Sharepoint - Difference between claim based authentication and classic windows authentication

The big difference with claims based authentication is that you can easily (well it is still SharePoint) add other providers.

For example you can add another provider and being able to sign in with your google account, live-id, linkedin account etc etc.

Claims-based identity allows you to factor out the authentication logic from individual applications. Instead of the application determining who the user is, it receives claims that identify the user.

In software, this bundle of claims is called a security token. Each security token is signed by the issuer who created it. A claims-based application considers users to be authenticated if they present a valid, signed security token from a trusted issuer.

Both from http://msdn.microsoft.com/en-us/library/ff359101.aspx which is a great introduction


SharePoint Foundation supports the following types of authentication and the advantage with claim based authentication is that it supports systems that are non Windows based.

  • Windows: IIS and Windows authentication integration options, including Basic, Digest,(NTLM), and Kerberos. Windows authentication allows IIS to perform the authentication for SharePoint Foundation. This is also referred to as “classic mode authentication”. This approach has a number of disadvantages such as. This approach is not future proof and unsuitable for environments such as extranet, inter-organization, or situations where the domain may not be accessible or there may be many domains in play.
  • Claims based authentication: The claims-based identity is an identity model in Microsoft SharePoint that includes features such as authentication across users of Windows-based systems and systems that are not Windows-based, multiple authentication types, stronger real-time authentication, a wider set of principal types, and delegation of user identity between applications. When a user signs in to SharePoint, the user's token is validated and then used to sign in to SharePoint. The user's token is a security token issued by a claims provider.

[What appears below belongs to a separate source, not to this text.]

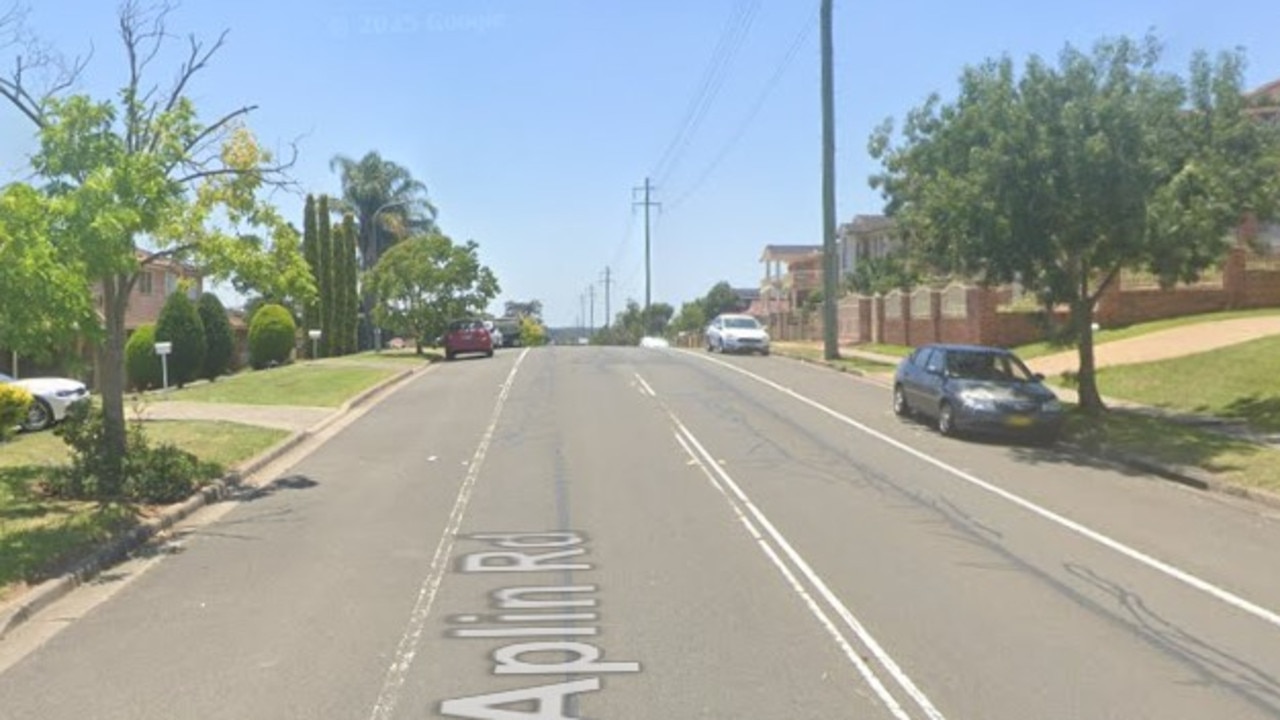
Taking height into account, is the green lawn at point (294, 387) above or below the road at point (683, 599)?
above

You can find the entire article here.


What I believe is the major difference is that with classic mode, you login directly, and if you need to be authenticated to a second server, it's not possible (you need to be logged in to this second server first -> new login screen). You will find that this is still often done but in that case the second connection is done under a different account (with privileges specifically for the resource, for instance).

With claims, you authenticate, you get a claims token and that is passed around to whoever needs it, and you are authenticated to this second server automatically without another login screen. Given that the server trusts your secure token service (whom initially authenticated you).

I may have the details wrong but in theory but this is generally how it works.

Claims and Kerberos are similar, but they differ in the technicalities.

Important part:

  • Kerberos delegation — If the client authenticates with the front-end service by using Kerberos authentication, Kerberos delegation can be used to pass the client's identity to the back-end system.
  • Claims — claims authentication allows the client's claims to be passed between services as long as there is trust between the two services and both are claims-aware.
  • Claims authentication, like Kerberos authentication, can be used to delegate client credentials but requires the back-end application to be claims-aware.